Environment variables

Name	Value	Explanation
TPUC_ROOT	tpu-mlir_xxx	The location of the SDK package after decompression
MODEL_ZOO_PATH	${TPUC_ROOT}/../model-zoo	The location of the model-zoo folder, at the same level as the SDK

envsetup.sh modifies the environment variables as follows:

export PATH=${TPUC_ROOT}/bin:$PATH
export PATH=${TPUC_ROOT}/python/tools:$PATH
export PATH=${TPUC_ROOT}/python/utils:$PATH
export PATH=${TPUC_ROOT}/python/test:$PATH
export PATH=${TPUC_ROOT}/python/samples:$PATH
export LD_LIBRARY_PATH=$TPUC_ROOT/lib:$LD_LIBRARY_PATH
export PYTHONPATH=${TPUC_ROOT}/python:$PYTHONPATH
export MODEL_ZOO_PATH=${TPUC_ROOT}/../model-zoo

Prepare working directory

Create a yolov3_tiny directory, note that it is the same level as tpu-mlir, and put both model files and image files into the yolov3_tiny directory.

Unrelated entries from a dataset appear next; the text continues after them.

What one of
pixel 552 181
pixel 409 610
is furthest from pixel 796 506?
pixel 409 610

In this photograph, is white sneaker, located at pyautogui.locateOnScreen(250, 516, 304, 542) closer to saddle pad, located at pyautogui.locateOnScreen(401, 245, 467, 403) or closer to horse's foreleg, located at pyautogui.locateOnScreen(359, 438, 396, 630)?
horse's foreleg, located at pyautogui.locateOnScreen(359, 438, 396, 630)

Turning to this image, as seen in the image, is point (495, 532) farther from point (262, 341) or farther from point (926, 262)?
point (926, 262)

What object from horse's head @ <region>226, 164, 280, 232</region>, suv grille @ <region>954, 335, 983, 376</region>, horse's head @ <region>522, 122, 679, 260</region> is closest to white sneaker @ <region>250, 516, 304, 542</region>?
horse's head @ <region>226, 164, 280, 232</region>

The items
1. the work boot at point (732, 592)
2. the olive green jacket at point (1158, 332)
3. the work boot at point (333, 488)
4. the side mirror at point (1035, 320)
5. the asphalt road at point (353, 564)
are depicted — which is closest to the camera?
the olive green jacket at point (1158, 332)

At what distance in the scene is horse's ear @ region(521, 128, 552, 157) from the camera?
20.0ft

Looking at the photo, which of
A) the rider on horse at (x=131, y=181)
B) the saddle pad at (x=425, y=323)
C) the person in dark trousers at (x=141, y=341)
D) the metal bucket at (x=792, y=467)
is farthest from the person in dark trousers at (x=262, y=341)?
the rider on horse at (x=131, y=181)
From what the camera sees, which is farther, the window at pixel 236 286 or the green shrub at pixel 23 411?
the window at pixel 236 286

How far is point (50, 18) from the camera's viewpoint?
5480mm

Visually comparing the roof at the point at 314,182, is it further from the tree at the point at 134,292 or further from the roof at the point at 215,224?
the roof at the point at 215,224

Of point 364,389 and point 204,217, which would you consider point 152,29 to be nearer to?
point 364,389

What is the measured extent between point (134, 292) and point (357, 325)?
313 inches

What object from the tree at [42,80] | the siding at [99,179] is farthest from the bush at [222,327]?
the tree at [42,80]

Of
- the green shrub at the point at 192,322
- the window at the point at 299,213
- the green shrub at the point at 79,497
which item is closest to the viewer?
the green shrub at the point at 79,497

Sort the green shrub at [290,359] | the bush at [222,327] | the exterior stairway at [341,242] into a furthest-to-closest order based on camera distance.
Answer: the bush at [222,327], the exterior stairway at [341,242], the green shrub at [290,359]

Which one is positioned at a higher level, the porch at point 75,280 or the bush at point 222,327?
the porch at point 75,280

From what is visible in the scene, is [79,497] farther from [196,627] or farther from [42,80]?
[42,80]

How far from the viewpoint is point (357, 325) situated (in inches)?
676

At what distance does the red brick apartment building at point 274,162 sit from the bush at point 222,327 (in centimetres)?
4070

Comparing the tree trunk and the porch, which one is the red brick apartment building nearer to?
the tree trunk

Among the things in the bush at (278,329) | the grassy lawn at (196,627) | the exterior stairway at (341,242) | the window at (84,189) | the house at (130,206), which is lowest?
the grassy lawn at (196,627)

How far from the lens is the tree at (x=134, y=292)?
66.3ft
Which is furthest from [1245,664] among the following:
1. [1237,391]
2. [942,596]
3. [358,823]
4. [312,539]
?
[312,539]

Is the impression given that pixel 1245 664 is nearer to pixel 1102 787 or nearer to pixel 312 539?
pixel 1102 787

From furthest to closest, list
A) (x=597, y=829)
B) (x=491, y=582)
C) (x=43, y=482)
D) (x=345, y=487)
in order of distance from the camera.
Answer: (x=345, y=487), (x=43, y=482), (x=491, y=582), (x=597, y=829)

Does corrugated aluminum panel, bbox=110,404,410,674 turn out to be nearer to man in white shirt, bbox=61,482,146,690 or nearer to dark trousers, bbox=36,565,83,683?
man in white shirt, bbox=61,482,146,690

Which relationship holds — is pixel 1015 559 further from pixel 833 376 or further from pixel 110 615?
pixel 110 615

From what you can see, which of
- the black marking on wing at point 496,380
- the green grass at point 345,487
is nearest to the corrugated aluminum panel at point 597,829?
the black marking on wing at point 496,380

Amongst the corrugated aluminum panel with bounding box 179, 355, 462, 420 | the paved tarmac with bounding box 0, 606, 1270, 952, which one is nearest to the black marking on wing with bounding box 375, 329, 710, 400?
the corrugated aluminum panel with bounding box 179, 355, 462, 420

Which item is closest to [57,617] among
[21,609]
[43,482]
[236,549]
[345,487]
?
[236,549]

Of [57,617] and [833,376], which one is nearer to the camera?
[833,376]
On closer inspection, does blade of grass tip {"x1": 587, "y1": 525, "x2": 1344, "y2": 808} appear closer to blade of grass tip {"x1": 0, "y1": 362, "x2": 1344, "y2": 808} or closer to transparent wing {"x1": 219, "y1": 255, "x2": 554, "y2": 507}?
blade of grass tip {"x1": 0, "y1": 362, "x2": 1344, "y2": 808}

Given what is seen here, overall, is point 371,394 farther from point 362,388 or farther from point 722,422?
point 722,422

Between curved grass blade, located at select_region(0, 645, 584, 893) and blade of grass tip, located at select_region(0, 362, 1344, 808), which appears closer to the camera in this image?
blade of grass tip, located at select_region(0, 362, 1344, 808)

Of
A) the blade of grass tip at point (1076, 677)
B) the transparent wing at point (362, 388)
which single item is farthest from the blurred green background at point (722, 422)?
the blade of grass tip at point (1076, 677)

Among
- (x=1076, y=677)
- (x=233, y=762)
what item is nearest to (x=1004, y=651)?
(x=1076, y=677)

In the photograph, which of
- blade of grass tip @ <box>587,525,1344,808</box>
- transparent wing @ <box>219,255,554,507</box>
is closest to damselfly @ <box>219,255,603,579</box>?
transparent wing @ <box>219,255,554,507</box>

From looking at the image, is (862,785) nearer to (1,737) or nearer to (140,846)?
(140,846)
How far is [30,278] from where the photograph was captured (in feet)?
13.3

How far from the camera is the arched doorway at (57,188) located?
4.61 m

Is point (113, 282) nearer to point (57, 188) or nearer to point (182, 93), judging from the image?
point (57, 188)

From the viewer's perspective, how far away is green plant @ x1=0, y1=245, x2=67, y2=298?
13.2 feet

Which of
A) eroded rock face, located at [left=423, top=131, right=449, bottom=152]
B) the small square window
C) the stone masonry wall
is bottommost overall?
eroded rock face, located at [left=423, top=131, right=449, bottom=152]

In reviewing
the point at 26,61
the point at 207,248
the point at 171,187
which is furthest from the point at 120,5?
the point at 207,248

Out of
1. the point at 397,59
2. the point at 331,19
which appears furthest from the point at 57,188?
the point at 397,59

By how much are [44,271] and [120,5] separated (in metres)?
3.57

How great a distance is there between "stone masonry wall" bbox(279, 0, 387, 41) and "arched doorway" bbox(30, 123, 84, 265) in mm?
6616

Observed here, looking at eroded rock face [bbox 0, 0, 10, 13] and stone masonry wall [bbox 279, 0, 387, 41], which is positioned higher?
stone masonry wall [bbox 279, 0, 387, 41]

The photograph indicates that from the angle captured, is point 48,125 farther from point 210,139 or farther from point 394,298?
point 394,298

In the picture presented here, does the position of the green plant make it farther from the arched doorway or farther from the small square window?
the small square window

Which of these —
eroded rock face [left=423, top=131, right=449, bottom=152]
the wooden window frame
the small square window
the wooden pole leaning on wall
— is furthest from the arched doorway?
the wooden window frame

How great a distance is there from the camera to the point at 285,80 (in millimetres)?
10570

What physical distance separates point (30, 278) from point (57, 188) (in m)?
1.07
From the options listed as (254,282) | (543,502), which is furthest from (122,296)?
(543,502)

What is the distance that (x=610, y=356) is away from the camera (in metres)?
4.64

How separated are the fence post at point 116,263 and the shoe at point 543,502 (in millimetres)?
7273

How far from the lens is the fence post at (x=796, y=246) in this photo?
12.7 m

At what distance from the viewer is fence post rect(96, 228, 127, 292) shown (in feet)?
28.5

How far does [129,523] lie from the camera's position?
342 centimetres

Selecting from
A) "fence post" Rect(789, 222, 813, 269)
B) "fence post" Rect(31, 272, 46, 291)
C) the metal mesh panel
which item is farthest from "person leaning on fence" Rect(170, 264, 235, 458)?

The operation is as follows:

 $ mkdir yolov3_tiny && cd yolov3_tiny
 $ wget https://github.com/onnx/models/raw/main/vision/object_detection_segmentation/tiny-yolov3/model/tiny-yolov3-11.onnx
 $ cp -rf $TPUC_ROOT/regression/dataset/COCO2017 .
 $ mkdir workspace && cd workspace

$TPUC_ROOT is an environment variable, corresponding to the tpu-mlir_xxxx directory.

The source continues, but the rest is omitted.